How to complete this task -> Beginning with the line that holds "Rise & Shine" and ending with the last line of the entries below, copy every line exactly and nothing else, with the pictures left out.

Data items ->
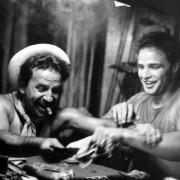 Marlon Brando - galeria zdjęć - Zdjęcie nr. 16 z filmu: Tramwaj zwany pożądaniem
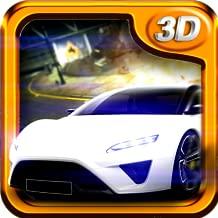 No Limit Police Drag Racing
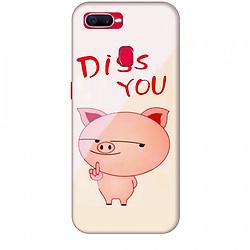 Ốp Lưng Oppo F9 Pig Cute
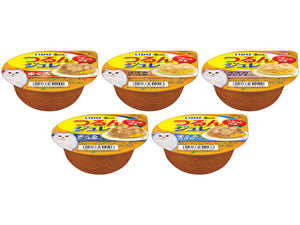 CIAO<br>Grain-Free Jelly Cups<br>Chicken/Tuna Wet Cat Food/Topper<br>⭐️ 48 FOR $79 ⭐️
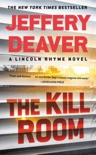 The Kill Room book summary, reviews and downlod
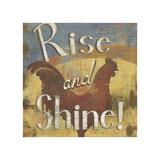 Rise & Shine I Giclee Print by Daphne Brissonnet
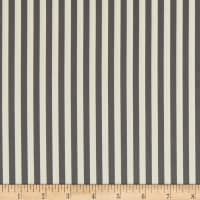 Freespirit Dream Cottage Candy Stripe Silver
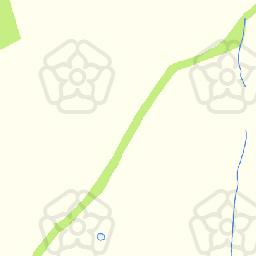 Map tile 469287.272093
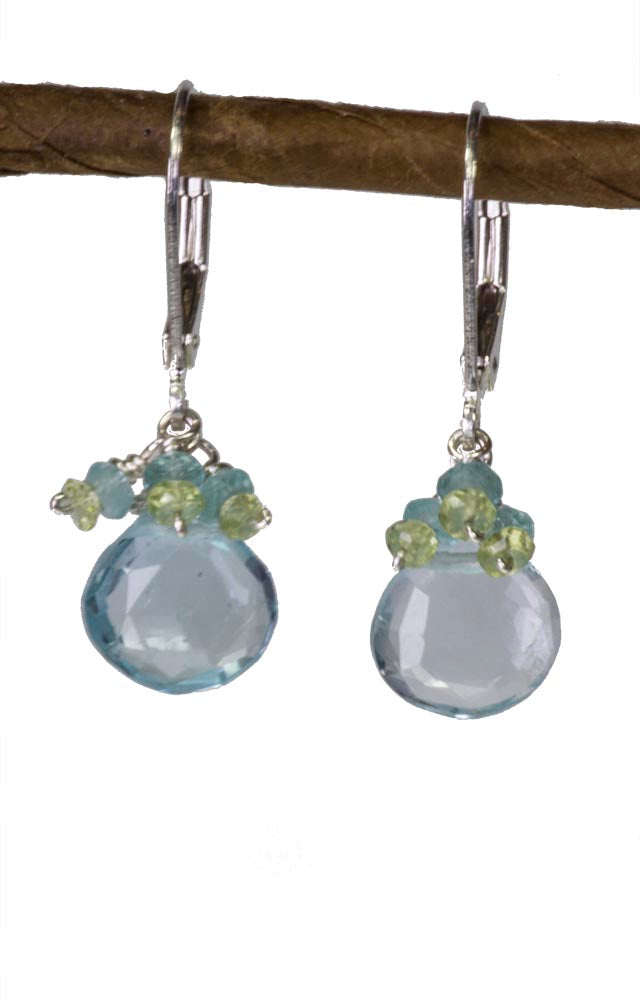 Blue Topaz, Perdot and Apatite Handmade Gemstone Earrings by Kristin Ford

Response ->
 Rise & Shine I Giclee Print by Daphne Brissonnet
 Freespirit Dream Cottage Candy Stripe Silver
 Map tile 469287.272093
 Blue Topaz, Perdot and Apatite Handmade Gemstone Earrings by Kristin Ford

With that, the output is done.